The IDF said it killed a total of 21 terror operatives during the fighting. The Hamas-run health ministry in Gaza reported 33 deaths during the fighting. The IDF said at least four civilians were likely killed by failed rockets, and a number of civilians were killed during the initial strikes of the operation early Tuesday morning, targeting senior Islamic Jihad members.

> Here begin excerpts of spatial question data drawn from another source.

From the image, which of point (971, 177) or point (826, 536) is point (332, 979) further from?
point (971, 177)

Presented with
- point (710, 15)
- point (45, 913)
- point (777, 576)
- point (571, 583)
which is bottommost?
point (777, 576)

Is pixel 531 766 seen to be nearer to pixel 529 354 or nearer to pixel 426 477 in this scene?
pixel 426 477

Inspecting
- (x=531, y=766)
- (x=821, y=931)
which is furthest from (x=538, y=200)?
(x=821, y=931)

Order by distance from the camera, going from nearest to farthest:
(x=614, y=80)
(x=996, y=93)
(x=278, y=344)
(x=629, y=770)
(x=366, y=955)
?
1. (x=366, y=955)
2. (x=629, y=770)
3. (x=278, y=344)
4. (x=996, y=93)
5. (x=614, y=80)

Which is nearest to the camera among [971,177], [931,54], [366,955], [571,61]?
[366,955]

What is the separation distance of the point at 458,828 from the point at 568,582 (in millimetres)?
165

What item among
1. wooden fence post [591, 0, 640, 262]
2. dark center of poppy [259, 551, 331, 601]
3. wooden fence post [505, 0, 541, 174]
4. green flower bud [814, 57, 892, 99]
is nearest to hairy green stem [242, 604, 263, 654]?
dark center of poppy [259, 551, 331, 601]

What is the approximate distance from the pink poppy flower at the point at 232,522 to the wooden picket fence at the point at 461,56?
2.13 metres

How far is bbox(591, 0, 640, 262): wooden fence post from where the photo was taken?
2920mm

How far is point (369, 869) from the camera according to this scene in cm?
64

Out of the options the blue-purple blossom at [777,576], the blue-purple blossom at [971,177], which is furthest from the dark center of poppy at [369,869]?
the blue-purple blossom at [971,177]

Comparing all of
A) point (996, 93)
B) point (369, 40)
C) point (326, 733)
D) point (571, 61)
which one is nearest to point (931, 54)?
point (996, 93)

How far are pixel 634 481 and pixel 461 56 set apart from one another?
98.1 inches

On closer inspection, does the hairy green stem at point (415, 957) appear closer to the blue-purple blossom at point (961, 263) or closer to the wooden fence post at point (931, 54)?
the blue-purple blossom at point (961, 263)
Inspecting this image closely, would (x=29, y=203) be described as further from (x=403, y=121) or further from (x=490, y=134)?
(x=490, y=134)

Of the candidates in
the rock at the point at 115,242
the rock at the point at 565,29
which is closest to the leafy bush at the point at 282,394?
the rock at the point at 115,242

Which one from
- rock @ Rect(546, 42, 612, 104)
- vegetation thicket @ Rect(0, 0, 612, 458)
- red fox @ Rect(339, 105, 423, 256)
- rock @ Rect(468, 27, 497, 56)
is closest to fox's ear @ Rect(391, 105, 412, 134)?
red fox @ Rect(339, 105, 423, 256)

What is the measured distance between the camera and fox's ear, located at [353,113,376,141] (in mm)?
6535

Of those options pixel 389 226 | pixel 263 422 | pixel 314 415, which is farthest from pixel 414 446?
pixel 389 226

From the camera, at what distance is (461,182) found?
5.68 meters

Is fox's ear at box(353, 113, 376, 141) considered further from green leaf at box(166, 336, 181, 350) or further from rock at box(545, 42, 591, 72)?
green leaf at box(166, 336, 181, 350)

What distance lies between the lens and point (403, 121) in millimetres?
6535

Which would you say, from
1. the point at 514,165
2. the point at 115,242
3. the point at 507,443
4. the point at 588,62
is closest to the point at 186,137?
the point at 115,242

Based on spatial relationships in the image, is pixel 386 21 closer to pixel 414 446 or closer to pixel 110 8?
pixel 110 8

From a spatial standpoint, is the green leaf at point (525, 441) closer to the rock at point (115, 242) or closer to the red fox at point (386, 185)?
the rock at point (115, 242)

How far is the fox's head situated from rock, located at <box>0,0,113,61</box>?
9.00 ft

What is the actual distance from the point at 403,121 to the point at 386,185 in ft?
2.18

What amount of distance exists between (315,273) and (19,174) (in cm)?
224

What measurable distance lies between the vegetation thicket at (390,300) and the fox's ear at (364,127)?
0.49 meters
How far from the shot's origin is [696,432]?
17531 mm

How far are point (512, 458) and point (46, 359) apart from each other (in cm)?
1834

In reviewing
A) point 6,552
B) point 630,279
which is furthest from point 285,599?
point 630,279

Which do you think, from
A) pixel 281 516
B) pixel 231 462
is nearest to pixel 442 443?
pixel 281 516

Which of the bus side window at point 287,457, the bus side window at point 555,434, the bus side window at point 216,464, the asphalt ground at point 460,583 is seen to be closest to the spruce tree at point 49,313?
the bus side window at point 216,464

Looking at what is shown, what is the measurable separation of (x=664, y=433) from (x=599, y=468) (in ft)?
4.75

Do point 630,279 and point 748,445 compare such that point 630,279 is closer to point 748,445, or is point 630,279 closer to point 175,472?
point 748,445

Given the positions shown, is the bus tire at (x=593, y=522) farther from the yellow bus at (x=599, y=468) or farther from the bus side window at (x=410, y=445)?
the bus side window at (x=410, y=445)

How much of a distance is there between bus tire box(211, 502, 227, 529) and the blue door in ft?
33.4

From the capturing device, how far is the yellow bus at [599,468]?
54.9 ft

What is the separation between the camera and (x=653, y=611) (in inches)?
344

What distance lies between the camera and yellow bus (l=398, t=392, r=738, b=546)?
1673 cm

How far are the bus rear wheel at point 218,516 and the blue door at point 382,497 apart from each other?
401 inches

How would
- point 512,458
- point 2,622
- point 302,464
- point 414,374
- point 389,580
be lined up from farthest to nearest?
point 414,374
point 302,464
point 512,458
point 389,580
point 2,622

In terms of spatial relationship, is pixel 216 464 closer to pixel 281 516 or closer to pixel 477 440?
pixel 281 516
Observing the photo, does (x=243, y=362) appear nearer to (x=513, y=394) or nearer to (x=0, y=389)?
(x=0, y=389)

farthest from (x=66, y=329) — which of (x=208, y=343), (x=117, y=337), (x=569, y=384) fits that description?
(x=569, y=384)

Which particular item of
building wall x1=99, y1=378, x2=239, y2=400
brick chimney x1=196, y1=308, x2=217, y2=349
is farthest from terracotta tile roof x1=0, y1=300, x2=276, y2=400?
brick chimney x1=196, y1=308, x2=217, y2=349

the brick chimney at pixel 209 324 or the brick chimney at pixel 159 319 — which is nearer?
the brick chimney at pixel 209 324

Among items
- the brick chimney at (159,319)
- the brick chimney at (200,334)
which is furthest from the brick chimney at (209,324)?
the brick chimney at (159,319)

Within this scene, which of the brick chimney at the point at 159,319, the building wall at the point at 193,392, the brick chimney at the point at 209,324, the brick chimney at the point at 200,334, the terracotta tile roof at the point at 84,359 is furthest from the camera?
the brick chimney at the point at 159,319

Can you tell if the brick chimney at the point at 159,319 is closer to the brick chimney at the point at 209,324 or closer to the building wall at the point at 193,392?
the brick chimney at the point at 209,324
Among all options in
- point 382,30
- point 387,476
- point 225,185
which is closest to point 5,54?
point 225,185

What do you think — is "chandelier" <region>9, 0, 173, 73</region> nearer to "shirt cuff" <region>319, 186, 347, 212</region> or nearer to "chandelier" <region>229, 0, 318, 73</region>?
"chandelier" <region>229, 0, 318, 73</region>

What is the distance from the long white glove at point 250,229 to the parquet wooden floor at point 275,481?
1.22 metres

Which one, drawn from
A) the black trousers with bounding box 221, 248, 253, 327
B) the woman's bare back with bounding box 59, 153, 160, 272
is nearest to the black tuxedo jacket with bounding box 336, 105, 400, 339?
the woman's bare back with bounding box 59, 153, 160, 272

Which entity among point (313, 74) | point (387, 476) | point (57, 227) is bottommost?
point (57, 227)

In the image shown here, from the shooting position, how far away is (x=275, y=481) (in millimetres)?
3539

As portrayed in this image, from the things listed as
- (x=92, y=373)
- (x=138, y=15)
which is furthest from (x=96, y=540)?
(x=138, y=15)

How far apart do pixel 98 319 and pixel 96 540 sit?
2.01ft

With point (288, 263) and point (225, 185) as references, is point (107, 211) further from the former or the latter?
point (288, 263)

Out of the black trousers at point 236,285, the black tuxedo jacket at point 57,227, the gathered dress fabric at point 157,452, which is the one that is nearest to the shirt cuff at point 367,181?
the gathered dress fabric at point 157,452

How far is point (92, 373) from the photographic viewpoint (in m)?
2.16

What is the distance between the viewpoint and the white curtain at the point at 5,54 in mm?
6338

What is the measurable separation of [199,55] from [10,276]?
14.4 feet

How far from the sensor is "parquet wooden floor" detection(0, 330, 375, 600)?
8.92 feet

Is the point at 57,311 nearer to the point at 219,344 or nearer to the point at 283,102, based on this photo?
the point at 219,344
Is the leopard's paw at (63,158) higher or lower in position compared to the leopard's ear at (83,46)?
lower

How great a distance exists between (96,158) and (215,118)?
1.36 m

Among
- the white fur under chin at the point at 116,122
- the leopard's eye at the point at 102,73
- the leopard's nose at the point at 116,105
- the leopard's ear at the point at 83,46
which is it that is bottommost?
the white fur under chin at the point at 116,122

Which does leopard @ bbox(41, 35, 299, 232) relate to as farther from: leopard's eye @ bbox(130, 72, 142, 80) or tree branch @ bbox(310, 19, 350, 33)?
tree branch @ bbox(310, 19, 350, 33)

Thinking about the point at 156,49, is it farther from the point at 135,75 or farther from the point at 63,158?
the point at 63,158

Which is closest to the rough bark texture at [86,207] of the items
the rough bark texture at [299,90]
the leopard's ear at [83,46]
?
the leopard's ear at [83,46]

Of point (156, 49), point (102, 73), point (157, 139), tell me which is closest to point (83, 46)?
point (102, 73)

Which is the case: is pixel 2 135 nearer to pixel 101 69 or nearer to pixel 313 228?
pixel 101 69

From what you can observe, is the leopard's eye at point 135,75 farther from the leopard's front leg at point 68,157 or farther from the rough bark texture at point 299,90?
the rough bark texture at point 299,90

Speaking to reporters, the head of the IDF Southern Command, Maj. Gen. Eliezer Toledano, said the surprise strikes on Tuesday were key to what the military views as a very successful operation.

“It was important for us to start the operation with a complete surprise, during a [normal] routine, because in the face of terror organizations that use their citizens and their families to protect themselves, you have to work with smart and sophisticated methods,” Toledano said.

“It was important for us to keep up a sequence of targeted strikes and to eliminate [terror operatives] every day,” he said. “I’m happy that together with our partners we made the right planning and with the highest quality execution.”

Toledano said defensive activities were continuing on the Gaza border following the ceasefire.

Police and rescue forces at the scene where a rocket fired from Gaza hit and damaged a building in Rehovot on May 11, 2023. (Yossi Aloni/Flash90)

Announcing the ceasefire on Saturday evening, Egypt said the parties agreed to “a commitment to stop the attacks on civilians and the destruction of homes, as well as the harm to people immediately, from the start of the ceasefire.”

Cairo said it expected Israel and Islamic Jihad to abide by the agreement, despite contradictory reports on its contents.

In Gaza, Islamic Jihad spokesman Tareq Selmi said Israel had agreed to halt its policy of targeted strikes on the group’s leaders. “Any stupidity or assassination by the occupation will be met with a response and the Zionist enemy bears the responsibility,” he said.

But in a statement thanking Egypt for its “vigorous efforts” to negotiate an end to the fighting, Prime Minister Benjamin Netanyahu’s national security adviser, Tzachi Hanegbi, said that “quiet would be answered with quiet” and Israel would do “everything that it needs to in order to defend itself.”

Times of Israel staff contributed to this report.